KVM: nVMX: Don't leak L1 MMIO regions to L2

Message ID	20191004175203.145954-1-jmattson@google.com (mailing list archive)
State	New, archived
Headers	show Return-Path: <SRS0=SJcU=X5=vger.kernel.org=kvm-owner@kernel.org> Date: Fri, 4 Oct 2019 10:52:03 -0700 Message-Id: <20191004175203.145954-1-jmattson@google.com> Mime-Version: 1.0 Subject: [PATCH] KVM: nVMX: Don't leak L1 MMIO regions to L2 From: Jim Mattson <jmattson@google.com> To: kvm@vger.kernel.org Cc: Jim Mattson <jmattson@google.com>, Dan Cross <dcross@google.com>, Marc Orr <marcorr@google.com>, Peter Shier <pshier@google.com>, Liran Alon <liran.alon@oracle.com> Content-Type: text/plain; charset="UTF-8" Sender: kvm-owner@vger.kernel.org Precedence: bulk
Series	KVM: nVMX: Don't leak L1 MMIO regions to L2 \| expand KVM: nVMX: Don't leak L1 MMIO regions to L2

Message ID

20191004175203.145954-1-jmattson@google.com (mailing list archive)

State

New, archived

Headers

Date: Fri,  4 Oct 2019 10:52:03 -0700
Message-Id: <20191004175203.145954-1-jmattson@google.com>
Mime-Version: 1.0
Subject: [PATCH] KVM: nVMX: Don't leak L1 MMIO regions to L2
From: Jim Mattson <jmattson@google.com>
To: kvm@vger.kernel.org
Cc: Jim Mattson <jmattson@google.com>, Dan Cross <dcross@google.com>,
        Marc Orr <marcorr@google.com>, Peter Shier <pshier@google.com>,
        Liran Alon <liran.alon@oracle.com>
Content-Type: text/plain; charset="UTF-8"
Sender: kvm-owner@vger.kernel.org
Precedence: bulk

Series

KVM: nVMX: Don't leak L1 MMIO regions to L2 | expand

Commit Message

Jim Mattson Oct. 4, 2019, 5:52 p.m.

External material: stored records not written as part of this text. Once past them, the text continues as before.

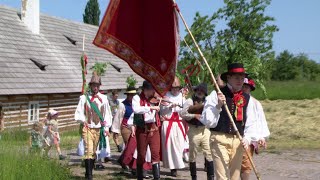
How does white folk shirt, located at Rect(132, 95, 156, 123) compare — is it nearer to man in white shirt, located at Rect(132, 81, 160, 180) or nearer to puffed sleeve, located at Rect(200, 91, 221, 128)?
man in white shirt, located at Rect(132, 81, 160, 180)

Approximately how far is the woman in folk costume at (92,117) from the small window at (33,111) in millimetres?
14278

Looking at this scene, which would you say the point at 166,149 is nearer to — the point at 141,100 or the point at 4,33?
the point at 141,100

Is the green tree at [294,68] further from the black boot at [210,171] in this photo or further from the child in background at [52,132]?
the black boot at [210,171]

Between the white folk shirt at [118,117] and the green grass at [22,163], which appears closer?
the green grass at [22,163]

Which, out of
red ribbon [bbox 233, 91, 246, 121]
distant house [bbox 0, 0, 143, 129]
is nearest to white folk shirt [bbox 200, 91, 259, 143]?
red ribbon [bbox 233, 91, 246, 121]

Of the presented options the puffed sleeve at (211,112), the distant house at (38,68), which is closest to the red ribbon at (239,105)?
the puffed sleeve at (211,112)

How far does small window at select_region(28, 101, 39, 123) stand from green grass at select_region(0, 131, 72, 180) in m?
15.3

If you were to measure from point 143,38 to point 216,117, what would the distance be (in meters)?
1.65

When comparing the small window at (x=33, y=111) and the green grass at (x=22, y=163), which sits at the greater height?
the small window at (x=33, y=111)

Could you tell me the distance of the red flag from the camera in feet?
21.2

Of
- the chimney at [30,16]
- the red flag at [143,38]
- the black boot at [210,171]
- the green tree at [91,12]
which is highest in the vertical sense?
the green tree at [91,12]

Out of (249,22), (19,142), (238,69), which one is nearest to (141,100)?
(19,142)

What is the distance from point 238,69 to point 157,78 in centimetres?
123

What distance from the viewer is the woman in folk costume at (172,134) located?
8.86 metres
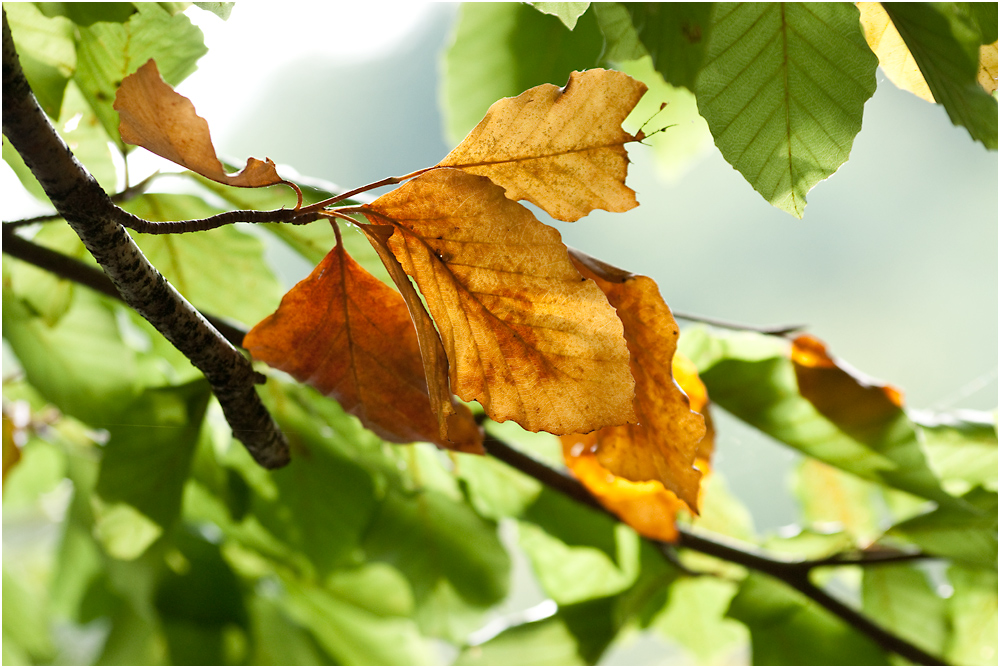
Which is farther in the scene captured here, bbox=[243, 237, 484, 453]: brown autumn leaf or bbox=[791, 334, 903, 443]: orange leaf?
bbox=[791, 334, 903, 443]: orange leaf

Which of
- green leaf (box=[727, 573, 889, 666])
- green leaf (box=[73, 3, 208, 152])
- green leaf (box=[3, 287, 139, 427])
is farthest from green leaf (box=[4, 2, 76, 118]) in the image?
green leaf (box=[727, 573, 889, 666])

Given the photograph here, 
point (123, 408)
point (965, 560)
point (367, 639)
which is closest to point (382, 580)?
point (367, 639)

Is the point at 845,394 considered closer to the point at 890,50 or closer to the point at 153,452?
the point at 890,50

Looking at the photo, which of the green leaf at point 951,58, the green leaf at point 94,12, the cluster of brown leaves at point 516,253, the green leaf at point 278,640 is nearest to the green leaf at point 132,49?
the green leaf at point 94,12

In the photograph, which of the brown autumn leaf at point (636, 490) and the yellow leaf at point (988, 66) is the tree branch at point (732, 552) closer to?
the brown autumn leaf at point (636, 490)

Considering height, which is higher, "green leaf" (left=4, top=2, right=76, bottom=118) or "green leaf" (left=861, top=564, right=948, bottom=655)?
"green leaf" (left=4, top=2, right=76, bottom=118)

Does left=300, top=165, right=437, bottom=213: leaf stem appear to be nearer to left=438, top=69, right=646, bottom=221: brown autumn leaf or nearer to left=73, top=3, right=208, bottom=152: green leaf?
left=438, top=69, right=646, bottom=221: brown autumn leaf

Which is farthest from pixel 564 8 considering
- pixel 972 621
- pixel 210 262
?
pixel 972 621
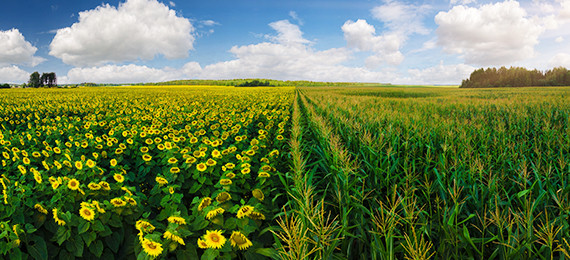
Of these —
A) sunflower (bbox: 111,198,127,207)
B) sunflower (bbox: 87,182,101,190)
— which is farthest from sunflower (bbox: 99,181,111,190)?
sunflower (bbox: 111,198,127,207)

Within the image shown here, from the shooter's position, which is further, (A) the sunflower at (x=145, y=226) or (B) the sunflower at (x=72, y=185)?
(B) the sunflower at (x=72, y=185)

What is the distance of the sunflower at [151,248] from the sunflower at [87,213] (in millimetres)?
639

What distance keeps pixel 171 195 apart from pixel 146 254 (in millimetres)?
949

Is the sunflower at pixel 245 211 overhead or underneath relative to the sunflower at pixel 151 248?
overhead

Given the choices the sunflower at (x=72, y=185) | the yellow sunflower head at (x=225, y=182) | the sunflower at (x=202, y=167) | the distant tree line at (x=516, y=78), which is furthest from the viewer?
the distant tree line at (x=516, y=78)

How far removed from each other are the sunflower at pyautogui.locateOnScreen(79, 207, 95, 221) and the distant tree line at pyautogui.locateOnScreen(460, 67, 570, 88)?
82.5m

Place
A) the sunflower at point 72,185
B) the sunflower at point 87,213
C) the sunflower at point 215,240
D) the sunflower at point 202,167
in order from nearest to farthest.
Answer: the sunflower at point 215,240 < the sunflower at point 87,213 < the sunflower at point 72,185 < the sunflower at point 202,167

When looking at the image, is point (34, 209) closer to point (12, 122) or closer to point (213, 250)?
point (213, 250)

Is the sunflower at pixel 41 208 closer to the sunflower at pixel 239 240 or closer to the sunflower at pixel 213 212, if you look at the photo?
the sunflower at pixel 213 212

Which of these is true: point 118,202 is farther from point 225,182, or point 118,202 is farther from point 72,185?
point 225,182

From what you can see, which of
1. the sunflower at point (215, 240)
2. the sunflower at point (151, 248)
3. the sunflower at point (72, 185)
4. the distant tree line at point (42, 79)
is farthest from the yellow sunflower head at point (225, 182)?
the distant tree line at point (42, 79)

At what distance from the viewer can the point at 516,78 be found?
6638 centimetres

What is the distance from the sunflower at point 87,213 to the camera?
6.64 feet

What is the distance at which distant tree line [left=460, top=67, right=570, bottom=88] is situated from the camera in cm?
5912
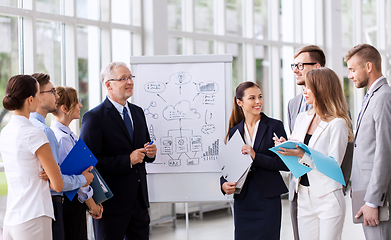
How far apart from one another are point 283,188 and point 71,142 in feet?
5.01

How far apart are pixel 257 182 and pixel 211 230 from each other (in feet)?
9.24

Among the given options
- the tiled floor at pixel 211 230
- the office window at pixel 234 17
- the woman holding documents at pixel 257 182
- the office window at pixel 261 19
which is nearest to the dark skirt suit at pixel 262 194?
the woman holding documents at pixel 257 182

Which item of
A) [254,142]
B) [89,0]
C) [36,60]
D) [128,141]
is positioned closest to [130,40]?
[89,0]

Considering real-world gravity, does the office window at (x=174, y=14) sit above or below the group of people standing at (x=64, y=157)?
above

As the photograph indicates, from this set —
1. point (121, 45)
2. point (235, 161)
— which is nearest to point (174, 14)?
point (121, 45)

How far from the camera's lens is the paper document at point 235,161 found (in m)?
2.52

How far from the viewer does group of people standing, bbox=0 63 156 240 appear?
196cm

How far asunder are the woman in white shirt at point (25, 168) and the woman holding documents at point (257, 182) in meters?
1.21

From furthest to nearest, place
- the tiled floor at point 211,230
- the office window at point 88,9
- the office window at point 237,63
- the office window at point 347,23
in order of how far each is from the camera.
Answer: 1. the office window at point 347,23
2. the office window at point 237,63
3. the tiled floor at point 211,230
4. the office window at point 88,9

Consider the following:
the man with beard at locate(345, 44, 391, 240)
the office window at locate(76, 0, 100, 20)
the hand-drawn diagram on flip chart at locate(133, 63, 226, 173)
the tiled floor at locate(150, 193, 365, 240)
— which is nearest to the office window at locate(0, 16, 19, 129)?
the office window at locate(76, 0, 100, 20)

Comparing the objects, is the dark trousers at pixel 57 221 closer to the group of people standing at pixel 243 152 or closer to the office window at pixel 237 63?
the group of people standing at pixel 243 152

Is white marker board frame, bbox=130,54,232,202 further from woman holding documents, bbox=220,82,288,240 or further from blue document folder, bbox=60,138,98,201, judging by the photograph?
blue document folder, bbox=60,138,98,201

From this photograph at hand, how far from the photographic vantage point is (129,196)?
8.87ft

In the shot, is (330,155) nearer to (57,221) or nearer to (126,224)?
(126,224)
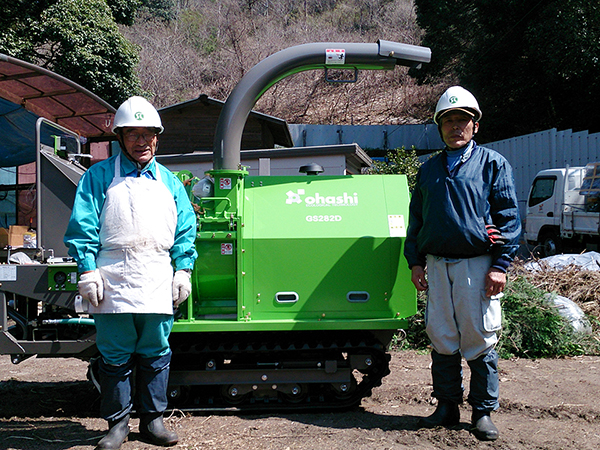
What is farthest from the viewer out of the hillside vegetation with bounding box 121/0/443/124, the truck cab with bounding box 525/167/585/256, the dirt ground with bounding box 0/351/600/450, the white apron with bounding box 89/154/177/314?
the hillside vegetation with bounding box 121/0/443/124

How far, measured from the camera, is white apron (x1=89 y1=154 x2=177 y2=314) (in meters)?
3.31

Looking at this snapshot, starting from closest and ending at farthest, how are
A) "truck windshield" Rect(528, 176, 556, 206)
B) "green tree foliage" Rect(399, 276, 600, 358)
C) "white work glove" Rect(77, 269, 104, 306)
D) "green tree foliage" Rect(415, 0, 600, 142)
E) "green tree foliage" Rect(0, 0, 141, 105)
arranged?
"white work glove" Rect(77, 269, 104, 306) < "green tree foliage" Rect(399, 276, 600, 358) < "truck windshield" Rect(528, 176, 556, 206) < "green tree foliage" Rect(0, 0, 141, 105) < "green tree foliage" Rect(415, 0, 600, 142)

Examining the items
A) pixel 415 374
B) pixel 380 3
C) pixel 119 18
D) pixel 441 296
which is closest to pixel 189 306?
→ pixel 441 296

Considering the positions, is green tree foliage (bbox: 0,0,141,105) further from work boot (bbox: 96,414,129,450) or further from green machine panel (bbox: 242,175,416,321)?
work boot (bbox: 96,414,129,450)

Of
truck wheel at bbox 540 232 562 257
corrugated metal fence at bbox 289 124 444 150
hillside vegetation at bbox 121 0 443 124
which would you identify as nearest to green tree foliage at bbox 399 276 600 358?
truck wheel at bbox 540 232 562 257

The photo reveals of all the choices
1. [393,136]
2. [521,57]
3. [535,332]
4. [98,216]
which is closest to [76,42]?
[98,216]

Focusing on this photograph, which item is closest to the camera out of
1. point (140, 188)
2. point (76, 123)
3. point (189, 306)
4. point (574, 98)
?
point (140, 188)

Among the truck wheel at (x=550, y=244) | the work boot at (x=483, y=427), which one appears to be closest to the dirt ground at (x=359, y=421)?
the work boot at (x=483, y=427)

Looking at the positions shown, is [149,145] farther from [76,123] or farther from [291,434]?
[76,123]

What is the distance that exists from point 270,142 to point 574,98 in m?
11.7

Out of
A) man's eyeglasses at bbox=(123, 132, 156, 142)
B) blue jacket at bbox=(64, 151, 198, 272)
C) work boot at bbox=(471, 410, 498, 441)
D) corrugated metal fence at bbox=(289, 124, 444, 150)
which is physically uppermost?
corrugated metal fence at bbox=(289, 124, 444, 150)

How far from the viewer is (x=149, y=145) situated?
3.59 meters

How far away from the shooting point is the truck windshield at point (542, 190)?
13.5m

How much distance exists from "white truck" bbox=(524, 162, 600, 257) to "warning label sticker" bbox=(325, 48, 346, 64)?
30.6ft
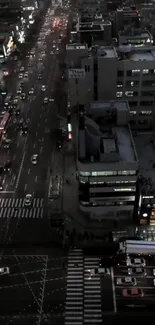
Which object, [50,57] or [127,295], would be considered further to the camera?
[50,57]

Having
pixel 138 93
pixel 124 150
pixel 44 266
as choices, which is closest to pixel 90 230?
pixel 44 266

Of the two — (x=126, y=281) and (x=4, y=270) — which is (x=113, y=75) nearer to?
(x=126, y=281)

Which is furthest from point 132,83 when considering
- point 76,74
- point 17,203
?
point 17,203

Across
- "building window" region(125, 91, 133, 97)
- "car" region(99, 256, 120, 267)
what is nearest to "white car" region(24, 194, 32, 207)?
"car" region(99, 256, 120, 267)

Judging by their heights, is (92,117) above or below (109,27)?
below

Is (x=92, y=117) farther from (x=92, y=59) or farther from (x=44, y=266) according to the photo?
(x=44, y=266)

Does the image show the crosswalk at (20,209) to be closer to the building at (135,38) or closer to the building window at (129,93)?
the building window at (129,93)

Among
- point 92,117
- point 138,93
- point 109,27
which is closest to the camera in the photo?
point 92,117
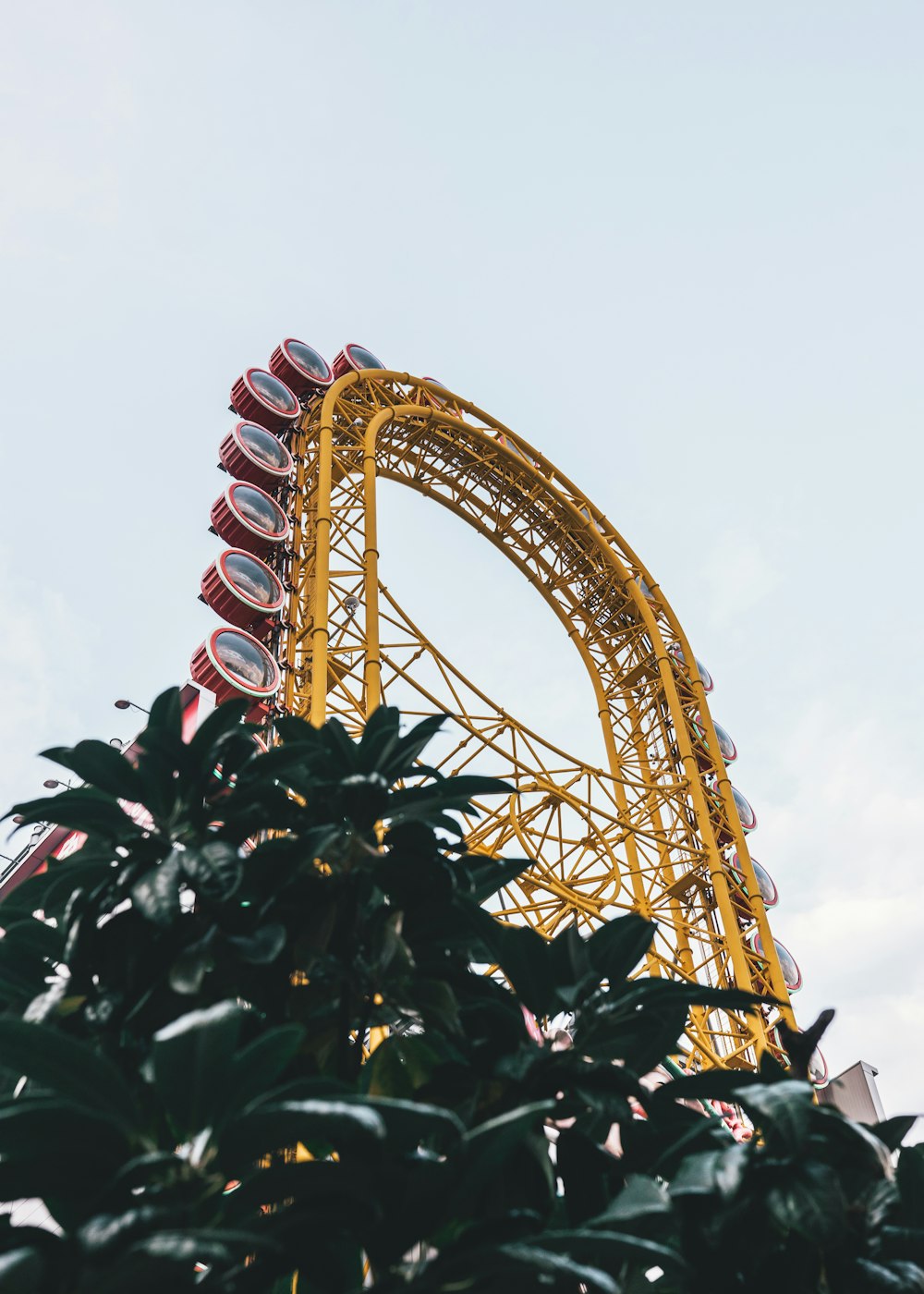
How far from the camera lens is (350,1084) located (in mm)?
4473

UTC

If the "virtualize APIC accesses" VM-execution control is set in the
VMCS, the APIC virtualization hardware is triggered when a page walk
in VMX non-root mode terminates at a PTE wherein the address of the 4k
page frame matches the APIC-access address specified in the VMCS. On
hardware, the APIC-access address may be any valid 4k-aligned physical
address.

KVM's nVMX implementation enforces the additional constraint that the
APIC-access address specified in the vmcs12 must be backed by
cacheable memory in L1. If not, L0 will simply clear the "virtualize
APIC accesses" VM-execution control in the vmcs02.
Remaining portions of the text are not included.